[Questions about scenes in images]
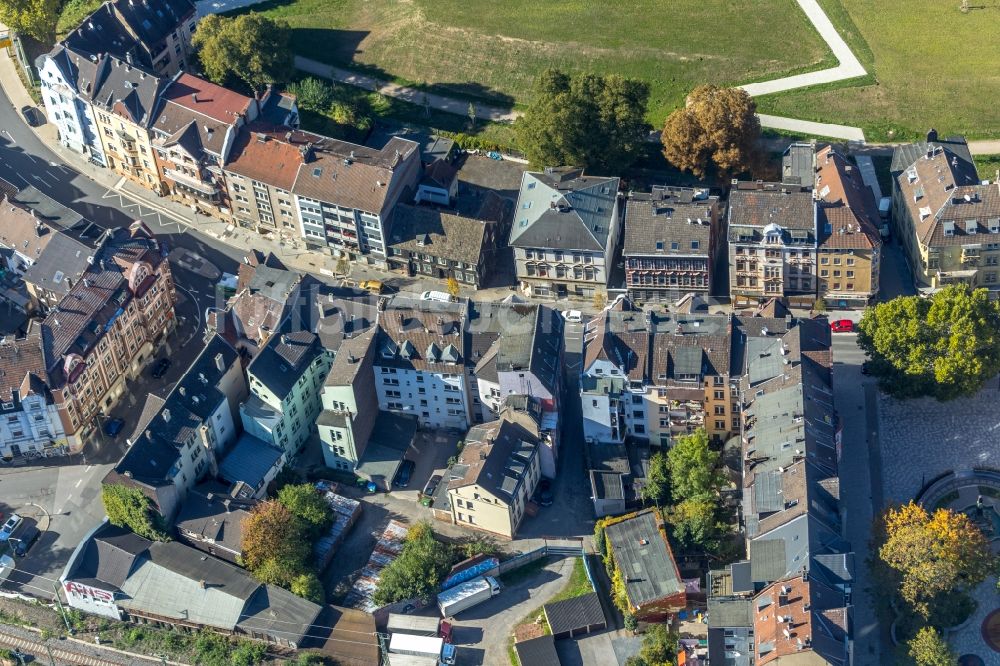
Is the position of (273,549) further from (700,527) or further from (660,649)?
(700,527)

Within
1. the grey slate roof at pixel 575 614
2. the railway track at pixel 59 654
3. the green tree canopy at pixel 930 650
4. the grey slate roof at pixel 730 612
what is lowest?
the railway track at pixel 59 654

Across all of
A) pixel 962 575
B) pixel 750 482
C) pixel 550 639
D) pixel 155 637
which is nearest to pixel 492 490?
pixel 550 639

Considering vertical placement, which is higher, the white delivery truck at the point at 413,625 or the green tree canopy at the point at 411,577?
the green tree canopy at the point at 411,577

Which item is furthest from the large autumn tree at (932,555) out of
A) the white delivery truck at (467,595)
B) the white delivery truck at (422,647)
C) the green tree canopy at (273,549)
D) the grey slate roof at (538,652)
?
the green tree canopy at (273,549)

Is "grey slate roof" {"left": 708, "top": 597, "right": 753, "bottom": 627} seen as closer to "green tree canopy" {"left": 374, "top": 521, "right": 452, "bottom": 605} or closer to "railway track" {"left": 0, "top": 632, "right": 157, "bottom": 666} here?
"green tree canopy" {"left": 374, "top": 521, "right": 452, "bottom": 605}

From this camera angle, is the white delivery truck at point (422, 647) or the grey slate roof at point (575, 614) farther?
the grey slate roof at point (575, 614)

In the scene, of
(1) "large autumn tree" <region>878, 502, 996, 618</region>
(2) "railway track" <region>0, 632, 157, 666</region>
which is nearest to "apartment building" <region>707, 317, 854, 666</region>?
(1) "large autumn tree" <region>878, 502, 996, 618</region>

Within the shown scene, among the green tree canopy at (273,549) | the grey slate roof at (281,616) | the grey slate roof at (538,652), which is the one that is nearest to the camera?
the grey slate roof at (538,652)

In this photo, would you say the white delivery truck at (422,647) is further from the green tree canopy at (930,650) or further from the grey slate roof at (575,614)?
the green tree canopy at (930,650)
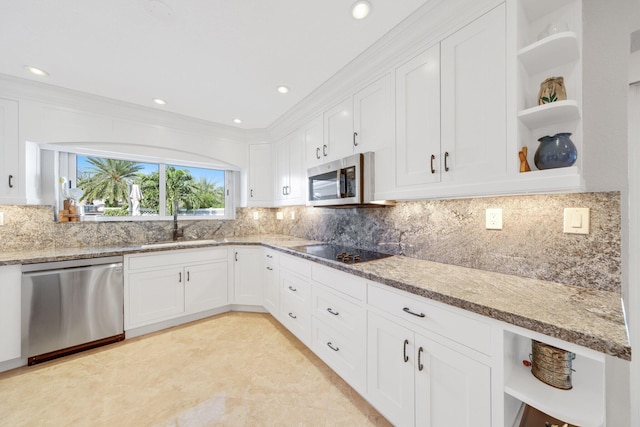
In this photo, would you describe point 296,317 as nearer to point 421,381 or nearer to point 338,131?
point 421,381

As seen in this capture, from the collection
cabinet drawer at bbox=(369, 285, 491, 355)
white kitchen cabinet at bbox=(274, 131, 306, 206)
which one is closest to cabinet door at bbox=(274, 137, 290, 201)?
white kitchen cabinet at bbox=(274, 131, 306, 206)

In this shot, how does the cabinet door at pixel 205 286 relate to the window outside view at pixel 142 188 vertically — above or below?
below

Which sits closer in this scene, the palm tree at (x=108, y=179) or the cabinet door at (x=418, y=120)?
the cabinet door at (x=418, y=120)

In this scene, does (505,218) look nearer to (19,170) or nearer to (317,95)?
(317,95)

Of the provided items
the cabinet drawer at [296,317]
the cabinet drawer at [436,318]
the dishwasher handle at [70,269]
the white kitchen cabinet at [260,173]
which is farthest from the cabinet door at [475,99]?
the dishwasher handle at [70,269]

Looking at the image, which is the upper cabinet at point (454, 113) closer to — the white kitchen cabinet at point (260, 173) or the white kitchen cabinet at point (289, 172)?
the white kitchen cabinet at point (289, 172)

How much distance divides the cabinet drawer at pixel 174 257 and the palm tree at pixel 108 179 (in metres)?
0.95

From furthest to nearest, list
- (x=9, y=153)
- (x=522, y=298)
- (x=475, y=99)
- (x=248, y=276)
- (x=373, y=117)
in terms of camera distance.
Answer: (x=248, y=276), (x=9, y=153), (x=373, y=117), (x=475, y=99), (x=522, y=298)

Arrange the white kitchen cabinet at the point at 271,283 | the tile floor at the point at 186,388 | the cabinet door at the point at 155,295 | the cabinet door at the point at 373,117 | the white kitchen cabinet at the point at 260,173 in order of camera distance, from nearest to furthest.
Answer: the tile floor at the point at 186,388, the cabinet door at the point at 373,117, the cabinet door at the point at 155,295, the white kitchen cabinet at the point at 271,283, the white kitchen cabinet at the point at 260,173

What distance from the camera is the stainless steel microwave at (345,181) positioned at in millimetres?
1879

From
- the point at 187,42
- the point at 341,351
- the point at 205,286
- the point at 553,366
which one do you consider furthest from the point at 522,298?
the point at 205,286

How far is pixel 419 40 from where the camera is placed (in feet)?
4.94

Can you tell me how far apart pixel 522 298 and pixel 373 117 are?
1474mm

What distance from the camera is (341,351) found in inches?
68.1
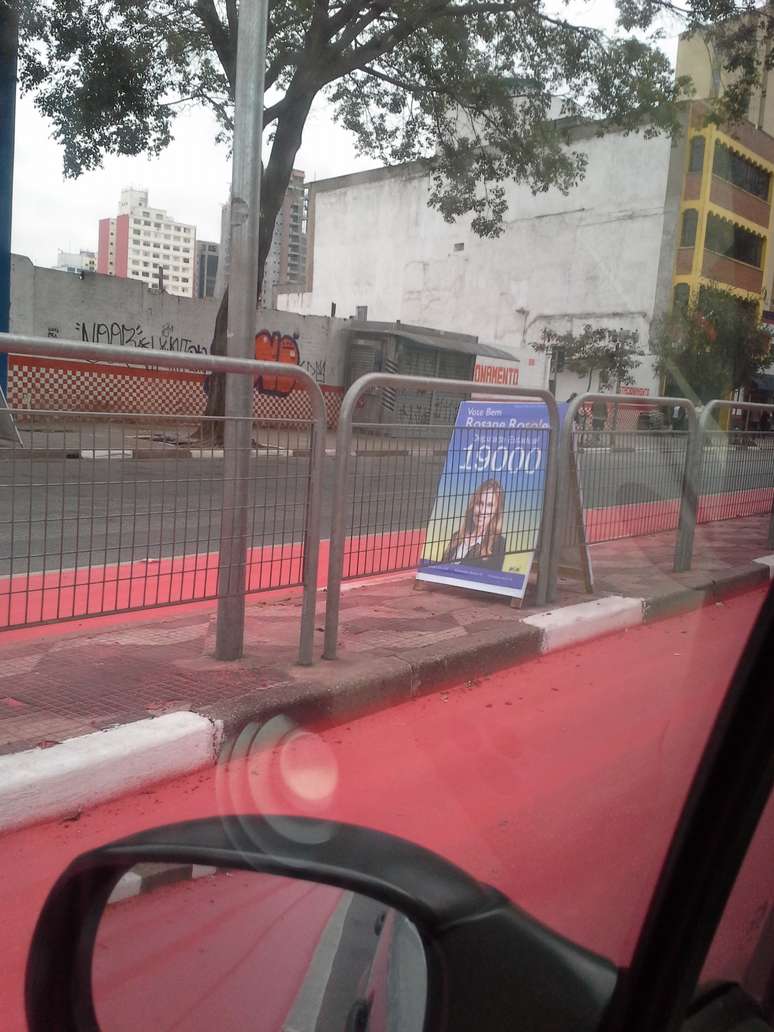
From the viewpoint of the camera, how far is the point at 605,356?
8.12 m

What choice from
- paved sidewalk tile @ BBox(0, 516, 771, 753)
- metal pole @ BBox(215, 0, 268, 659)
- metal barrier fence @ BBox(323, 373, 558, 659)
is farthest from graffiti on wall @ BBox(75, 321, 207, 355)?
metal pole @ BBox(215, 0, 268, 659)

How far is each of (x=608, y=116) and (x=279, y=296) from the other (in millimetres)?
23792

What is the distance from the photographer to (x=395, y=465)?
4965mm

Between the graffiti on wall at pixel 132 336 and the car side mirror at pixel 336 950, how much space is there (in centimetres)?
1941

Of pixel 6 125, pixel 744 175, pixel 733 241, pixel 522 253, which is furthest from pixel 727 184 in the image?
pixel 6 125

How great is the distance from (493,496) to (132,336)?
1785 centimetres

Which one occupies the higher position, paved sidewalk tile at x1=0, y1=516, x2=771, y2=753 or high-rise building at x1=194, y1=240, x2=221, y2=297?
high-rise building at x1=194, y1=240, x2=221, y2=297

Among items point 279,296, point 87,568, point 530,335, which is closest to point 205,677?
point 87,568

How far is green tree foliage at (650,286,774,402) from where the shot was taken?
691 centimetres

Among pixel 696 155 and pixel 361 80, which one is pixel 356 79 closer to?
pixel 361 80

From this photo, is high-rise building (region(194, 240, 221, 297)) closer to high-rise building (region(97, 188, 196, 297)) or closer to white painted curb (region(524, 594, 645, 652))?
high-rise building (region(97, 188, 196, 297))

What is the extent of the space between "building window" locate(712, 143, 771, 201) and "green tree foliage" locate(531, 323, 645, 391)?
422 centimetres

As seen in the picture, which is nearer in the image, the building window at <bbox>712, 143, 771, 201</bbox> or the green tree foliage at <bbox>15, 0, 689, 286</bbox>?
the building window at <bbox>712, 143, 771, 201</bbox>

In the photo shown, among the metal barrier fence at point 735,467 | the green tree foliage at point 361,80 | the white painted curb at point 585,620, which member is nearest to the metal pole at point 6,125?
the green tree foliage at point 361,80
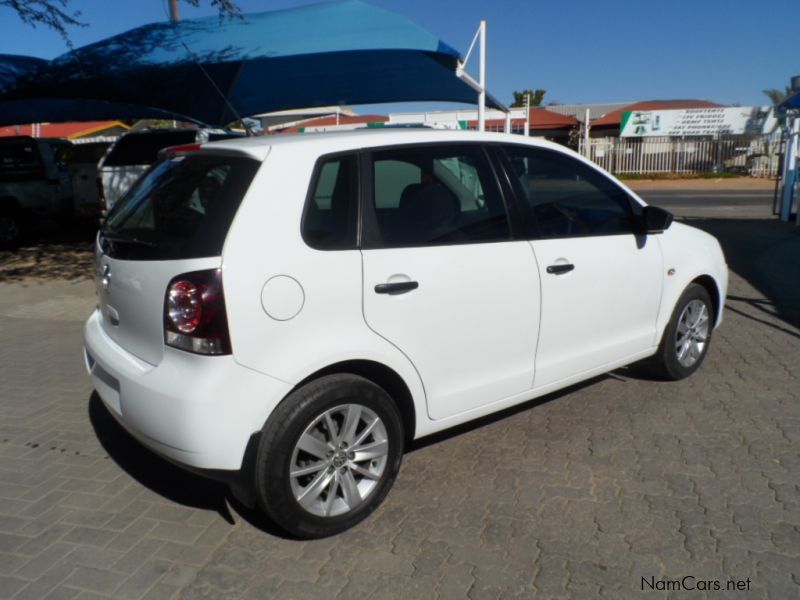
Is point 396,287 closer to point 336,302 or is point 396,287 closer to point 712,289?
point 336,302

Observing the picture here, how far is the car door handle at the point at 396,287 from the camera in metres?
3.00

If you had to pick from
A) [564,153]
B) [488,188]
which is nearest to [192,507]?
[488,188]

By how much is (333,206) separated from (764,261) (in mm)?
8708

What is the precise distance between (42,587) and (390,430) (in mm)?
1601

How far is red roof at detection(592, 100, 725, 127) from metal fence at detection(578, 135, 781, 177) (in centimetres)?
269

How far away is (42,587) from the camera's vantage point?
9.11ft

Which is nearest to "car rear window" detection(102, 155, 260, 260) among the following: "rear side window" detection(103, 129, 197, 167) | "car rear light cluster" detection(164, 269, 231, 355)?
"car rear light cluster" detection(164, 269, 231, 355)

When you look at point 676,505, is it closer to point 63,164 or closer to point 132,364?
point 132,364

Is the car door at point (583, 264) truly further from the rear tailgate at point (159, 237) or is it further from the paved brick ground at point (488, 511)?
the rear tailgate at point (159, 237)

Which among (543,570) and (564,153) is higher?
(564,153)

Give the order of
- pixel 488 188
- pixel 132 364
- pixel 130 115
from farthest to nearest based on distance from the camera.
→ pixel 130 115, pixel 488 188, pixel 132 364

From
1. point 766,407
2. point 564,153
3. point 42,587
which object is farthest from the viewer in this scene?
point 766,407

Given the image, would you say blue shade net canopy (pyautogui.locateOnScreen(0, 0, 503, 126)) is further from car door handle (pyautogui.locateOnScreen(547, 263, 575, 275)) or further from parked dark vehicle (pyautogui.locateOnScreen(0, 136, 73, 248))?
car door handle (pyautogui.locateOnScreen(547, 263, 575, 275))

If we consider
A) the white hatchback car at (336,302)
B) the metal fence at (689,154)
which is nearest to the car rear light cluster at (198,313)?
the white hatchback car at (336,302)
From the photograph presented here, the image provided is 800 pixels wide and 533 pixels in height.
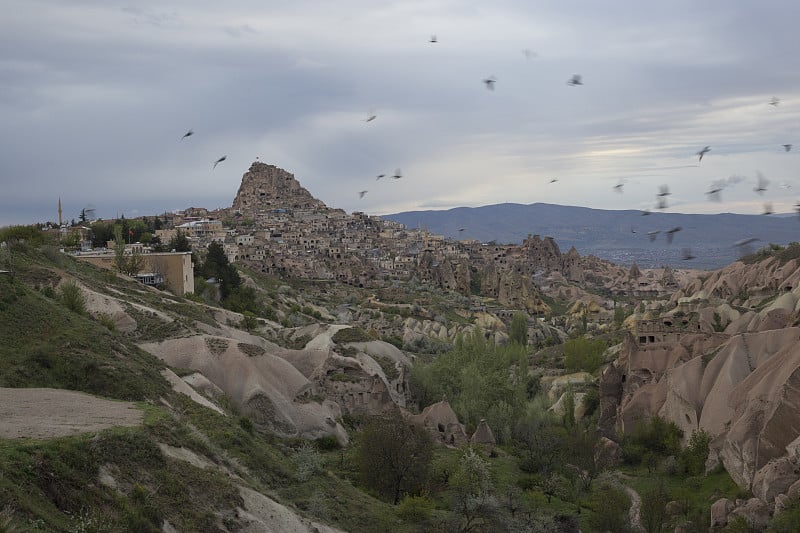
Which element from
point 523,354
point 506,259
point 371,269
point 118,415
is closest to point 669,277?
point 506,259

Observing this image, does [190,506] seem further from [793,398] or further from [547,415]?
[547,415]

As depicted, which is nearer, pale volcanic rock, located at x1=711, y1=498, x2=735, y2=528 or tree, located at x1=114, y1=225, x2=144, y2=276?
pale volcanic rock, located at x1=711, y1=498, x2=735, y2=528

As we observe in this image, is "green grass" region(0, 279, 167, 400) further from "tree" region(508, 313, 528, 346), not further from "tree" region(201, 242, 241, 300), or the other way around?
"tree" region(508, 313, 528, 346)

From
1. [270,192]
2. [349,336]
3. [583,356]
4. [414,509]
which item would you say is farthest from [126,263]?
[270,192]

--- THE TASK ---
Without any pictures, reproduce exactly the lines from the line that contains "If we consider" to the end of the entries above, both ends included.

--- FULL OUTPUT ---
If we consider
A) the white hatchback car at (336,302)
B) the metal fence at (689,154)
which is nearest to the car rear light cluster at (198,313)?
the white hatchback car at (336,302)
From the photograph presented here, the image provided is 800 pixels wide and 533 pixels in height.
Which element from
point 523,354
point 506,259
point 371,269
point 118,415
is closest to point 669,277?
point 506,259

Observing this image, does [190,506] seem further from [793,398] or further from [547,415]?
[547,415]

As depicted, which is nearer, pale volcanic rock, located at x1=711, y1=498, x2=735, y2=528 or tree, located at x1=114, y1=225, x2=144, y2=276?
pale volcanic rock, located at x1=711, y1=498, x2=735, y2=528

As we observe in this image, is "green grass" region(0, 279, 167, 400) further from "tree" region(508, 313, 528, 346), not further from "tree" region(201, 242, 241, 300), or the other way around?
"tree" region(508, 313, 528, 346)

From
1. [270,192]
2. [349,336]
3. [583,356]
4. [414,509]
which item would you say is farthest from [126,263]?
[270,192]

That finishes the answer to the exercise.